In this passage de Saint-Exupery writes about how flying at high altitudes, landmarks on the ground become mere dots and all sense of distance fades away, is lost. He describes how in his blindness to those places, those dots lost in the distance, his thirst for feelings and sensations attached to those dots grows.

Those barely visible dots become much like smells and sounds and other sensations that reawaken memories and new tracks of thought in the imagination. It is in this vast expanse of nothingness that he realizes that everything that we seek is not to be found by moving across wide physical distances but by simply  spanning the distances within ourselves.

As I said, it’s a beautiful passage and it goes well beyond what I describe here. But for my purposes I am focusing on this part of the passage, that we often seek things in the distance that we desire when what we really need has already crossed all distances and, in fact, dwells within us.
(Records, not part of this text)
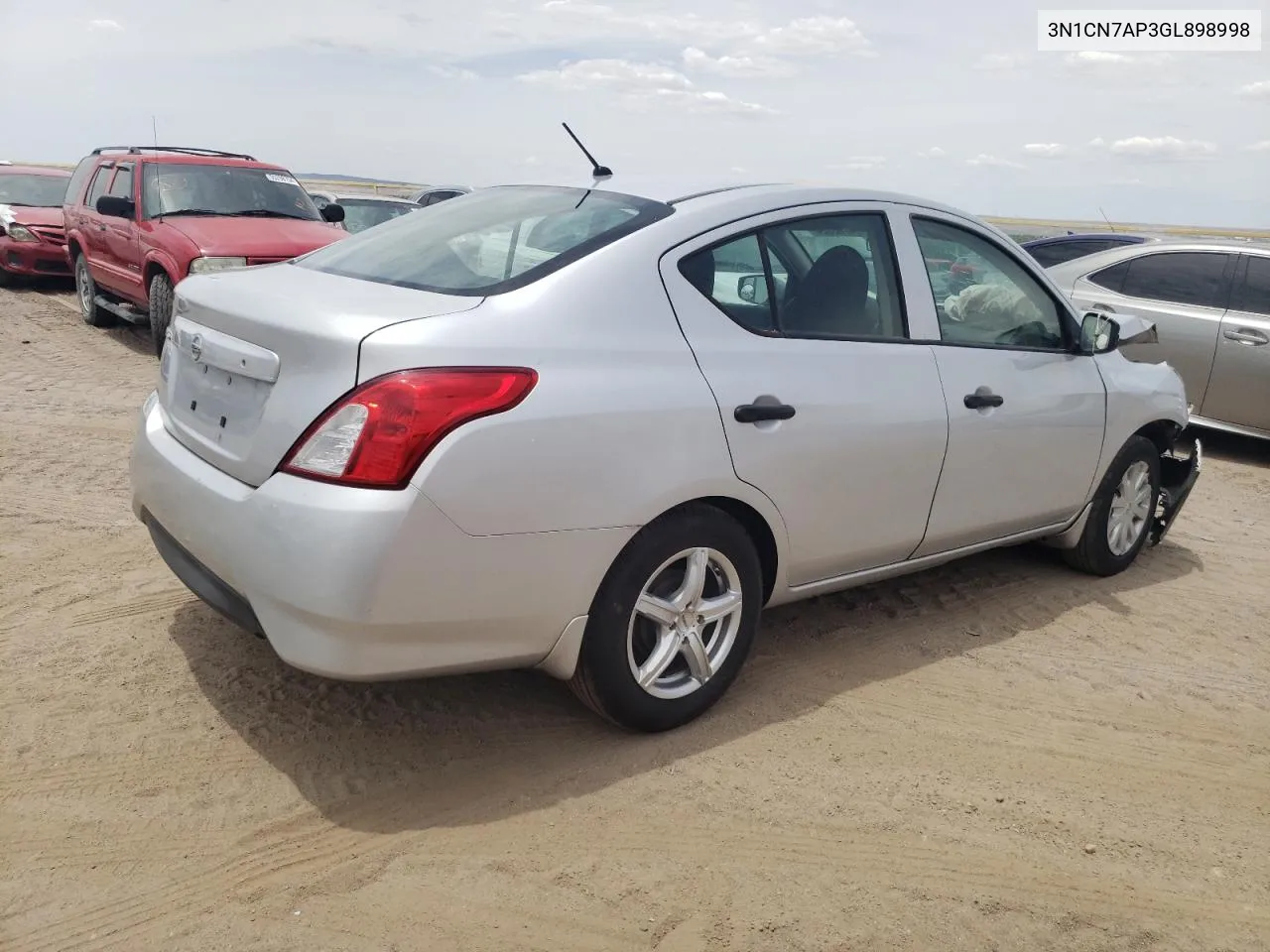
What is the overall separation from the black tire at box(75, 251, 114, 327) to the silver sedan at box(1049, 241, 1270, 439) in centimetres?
914

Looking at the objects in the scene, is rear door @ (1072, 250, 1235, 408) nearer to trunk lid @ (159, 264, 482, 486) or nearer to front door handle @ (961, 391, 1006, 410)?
front door handle @ (961, 391, 1006, 410)

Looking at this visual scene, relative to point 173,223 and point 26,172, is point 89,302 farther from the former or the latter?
point 26,172

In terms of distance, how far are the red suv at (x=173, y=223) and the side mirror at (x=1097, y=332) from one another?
20.5 feet

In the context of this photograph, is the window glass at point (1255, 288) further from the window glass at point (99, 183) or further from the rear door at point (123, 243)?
the window glass at point (99, 183)

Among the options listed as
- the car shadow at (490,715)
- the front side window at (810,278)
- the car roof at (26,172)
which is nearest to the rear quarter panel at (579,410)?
the front side window at (810,278)

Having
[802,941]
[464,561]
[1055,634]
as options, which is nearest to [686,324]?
[464,561]

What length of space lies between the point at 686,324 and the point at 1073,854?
5.95 ft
We always see the dots in the distance and can easily attach great and better things to those dots. But while doing so, we often overlook the fact that we have those same things at hand right now.

We so often desire what we already have.

The recent isolation brought on by the pandemic here has created a sense of distance in many of us. That’s understandable. It has kept us away from many people, places and events, those things that have normally made up our day to day lives. But they now are dots to us and we long to cross that distance to return to that time and place.

For many, this desire to cross that distance has been consuming. But for some, looking inward has diminished that desire and they have found that they can find what they need where they are in the moment. The dot is just a dot now.

I think this idea that we have what we need, that we are equipped to survive and even thrive despite the distances imposed upon us, might be the theme for my upcoming solo show that opens on July 17 at the West End Gallery. The show is titled From a Distance as is the painting here at the top, a 30″ by 48″ canvas.

I can easily see this theme play out in this painting. Wherever we are, in any time and situation, we have the ability to find forms of beauty within and around ourselves. That is an important thing to remember, especially when we find ourselves staring at those dots in the distance.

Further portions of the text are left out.